PROVIDED INFORMATION —

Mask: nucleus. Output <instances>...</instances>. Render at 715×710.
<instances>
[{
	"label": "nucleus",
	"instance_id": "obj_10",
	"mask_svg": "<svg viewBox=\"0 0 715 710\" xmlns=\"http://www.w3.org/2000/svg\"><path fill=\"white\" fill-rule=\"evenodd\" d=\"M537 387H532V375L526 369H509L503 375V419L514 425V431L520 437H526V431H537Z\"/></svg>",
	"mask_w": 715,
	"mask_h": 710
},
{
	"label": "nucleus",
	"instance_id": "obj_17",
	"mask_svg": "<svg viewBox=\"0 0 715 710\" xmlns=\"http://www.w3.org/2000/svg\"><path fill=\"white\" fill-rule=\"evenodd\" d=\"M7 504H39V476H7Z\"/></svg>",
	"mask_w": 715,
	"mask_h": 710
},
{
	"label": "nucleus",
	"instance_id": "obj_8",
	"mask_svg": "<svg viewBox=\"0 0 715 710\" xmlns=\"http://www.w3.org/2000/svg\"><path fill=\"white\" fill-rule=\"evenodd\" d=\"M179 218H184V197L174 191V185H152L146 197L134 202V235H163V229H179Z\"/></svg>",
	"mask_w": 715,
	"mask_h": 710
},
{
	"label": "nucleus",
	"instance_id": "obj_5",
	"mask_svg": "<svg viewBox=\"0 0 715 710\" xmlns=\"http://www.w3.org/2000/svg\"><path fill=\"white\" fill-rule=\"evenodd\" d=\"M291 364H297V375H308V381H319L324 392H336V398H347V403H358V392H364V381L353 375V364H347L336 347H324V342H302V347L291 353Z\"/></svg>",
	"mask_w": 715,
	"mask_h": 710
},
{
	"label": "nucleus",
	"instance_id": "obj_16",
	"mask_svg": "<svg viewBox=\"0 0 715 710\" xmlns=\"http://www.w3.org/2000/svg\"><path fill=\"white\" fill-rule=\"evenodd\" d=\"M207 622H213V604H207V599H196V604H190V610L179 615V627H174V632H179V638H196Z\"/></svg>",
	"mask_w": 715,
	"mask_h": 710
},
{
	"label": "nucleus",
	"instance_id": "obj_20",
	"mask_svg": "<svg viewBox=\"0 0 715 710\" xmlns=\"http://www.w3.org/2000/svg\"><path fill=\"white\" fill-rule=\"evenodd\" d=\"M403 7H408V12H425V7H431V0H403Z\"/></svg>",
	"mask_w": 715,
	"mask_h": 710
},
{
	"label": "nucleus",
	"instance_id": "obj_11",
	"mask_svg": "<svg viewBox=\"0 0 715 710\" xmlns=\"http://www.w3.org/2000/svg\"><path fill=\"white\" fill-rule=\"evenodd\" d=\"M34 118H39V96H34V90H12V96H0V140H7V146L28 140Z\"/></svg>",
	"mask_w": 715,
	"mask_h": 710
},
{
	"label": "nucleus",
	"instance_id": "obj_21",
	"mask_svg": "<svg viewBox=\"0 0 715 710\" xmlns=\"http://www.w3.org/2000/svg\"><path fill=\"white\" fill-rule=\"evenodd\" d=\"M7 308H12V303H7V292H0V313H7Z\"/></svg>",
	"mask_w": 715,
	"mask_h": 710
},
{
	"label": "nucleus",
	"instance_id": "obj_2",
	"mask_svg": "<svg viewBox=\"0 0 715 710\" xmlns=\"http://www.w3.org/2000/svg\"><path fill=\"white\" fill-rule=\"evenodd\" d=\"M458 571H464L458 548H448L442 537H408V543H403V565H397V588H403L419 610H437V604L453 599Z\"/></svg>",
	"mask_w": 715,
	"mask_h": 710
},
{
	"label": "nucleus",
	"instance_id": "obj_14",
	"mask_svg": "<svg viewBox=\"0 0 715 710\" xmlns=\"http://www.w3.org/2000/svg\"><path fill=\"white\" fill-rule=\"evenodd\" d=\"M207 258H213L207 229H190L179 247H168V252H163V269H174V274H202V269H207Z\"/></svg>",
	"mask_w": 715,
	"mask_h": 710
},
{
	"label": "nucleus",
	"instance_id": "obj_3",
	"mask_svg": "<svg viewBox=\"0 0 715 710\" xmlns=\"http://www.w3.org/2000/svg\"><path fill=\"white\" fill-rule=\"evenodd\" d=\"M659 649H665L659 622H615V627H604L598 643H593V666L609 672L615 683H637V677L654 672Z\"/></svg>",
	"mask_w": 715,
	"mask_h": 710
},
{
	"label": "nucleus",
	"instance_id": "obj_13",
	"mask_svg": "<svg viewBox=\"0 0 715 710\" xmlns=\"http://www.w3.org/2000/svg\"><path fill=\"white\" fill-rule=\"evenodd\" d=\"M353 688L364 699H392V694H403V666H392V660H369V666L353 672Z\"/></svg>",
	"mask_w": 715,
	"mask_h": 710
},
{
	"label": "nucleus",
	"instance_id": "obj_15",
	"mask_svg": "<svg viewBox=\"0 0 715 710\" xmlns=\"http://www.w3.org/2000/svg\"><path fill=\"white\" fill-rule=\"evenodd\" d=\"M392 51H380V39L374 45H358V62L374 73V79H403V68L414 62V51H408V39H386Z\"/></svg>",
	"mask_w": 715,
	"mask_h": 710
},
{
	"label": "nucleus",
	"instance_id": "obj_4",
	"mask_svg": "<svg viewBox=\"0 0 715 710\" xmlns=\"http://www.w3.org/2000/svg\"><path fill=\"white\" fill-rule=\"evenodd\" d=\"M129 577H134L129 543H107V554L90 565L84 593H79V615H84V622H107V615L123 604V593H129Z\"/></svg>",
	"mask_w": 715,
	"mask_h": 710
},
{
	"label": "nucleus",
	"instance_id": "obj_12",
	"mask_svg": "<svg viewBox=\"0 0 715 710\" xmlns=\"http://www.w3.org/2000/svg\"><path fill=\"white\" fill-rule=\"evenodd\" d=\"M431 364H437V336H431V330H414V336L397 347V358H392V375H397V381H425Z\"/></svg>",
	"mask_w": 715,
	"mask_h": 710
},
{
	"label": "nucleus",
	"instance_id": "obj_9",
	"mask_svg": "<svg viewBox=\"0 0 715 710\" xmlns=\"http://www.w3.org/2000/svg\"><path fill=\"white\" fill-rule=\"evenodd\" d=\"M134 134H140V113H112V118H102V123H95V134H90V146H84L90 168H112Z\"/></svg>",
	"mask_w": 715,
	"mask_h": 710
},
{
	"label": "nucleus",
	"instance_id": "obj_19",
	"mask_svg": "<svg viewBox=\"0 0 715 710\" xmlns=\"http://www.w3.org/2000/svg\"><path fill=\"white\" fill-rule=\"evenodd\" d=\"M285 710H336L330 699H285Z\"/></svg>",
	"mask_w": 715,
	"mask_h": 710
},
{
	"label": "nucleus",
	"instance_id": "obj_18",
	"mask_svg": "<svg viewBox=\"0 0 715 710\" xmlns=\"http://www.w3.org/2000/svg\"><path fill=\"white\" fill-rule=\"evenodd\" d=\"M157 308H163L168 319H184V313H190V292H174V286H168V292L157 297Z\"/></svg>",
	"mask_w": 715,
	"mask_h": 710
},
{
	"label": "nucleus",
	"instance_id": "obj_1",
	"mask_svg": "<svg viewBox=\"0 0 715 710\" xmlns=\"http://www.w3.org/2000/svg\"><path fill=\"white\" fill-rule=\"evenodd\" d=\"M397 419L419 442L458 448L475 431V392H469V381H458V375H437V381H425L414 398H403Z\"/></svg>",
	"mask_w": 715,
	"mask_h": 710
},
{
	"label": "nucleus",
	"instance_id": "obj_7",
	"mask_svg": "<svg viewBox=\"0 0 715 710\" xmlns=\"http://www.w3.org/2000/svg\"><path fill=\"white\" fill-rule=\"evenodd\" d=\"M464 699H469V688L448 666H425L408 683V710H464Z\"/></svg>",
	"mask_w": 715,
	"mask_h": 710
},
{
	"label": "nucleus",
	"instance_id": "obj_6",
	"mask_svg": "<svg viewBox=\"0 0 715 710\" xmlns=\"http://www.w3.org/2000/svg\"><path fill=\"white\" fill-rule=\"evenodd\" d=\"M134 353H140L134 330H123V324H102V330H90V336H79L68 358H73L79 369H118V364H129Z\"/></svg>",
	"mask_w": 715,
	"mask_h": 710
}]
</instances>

STATED PROBLEM —
Please list every line in the entries above that contains the string "instances", copying each one in full.

OUTPUT BELOW —
Mask: nucleus. Output <instances>...</instances>. Render at 715×710.
<instances>
</instances>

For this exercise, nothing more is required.